Show each line in the records below that contains the string "region".

Working data ▸
** start **

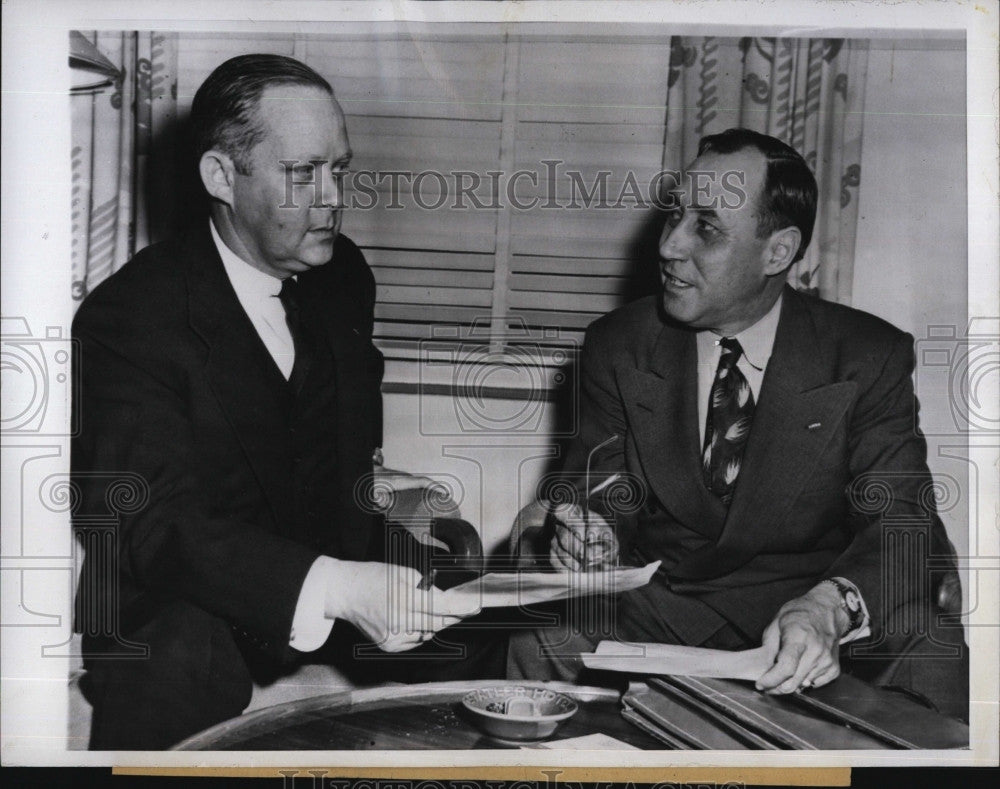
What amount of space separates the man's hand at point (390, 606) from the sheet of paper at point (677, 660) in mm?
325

** end **
** start **

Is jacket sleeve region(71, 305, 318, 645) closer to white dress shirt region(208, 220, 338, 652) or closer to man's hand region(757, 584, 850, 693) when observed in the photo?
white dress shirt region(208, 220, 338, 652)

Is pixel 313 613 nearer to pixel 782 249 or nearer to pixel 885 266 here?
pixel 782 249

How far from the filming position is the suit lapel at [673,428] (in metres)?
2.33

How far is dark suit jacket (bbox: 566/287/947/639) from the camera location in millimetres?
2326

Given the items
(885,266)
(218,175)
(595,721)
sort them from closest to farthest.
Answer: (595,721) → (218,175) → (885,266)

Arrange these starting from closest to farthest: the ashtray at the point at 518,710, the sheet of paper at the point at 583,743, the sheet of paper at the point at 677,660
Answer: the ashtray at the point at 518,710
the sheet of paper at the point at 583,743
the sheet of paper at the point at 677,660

** end **

Answer to the exercise ▸
Is jacket sleeve region(71, 305, 318, 645) closer to white dress shirt region(208, 220, 338, 652) or closer to man's hand region(757, 584, 850, 693) when observed in the photo?
white dress shirt region(208, 220, 338, 652)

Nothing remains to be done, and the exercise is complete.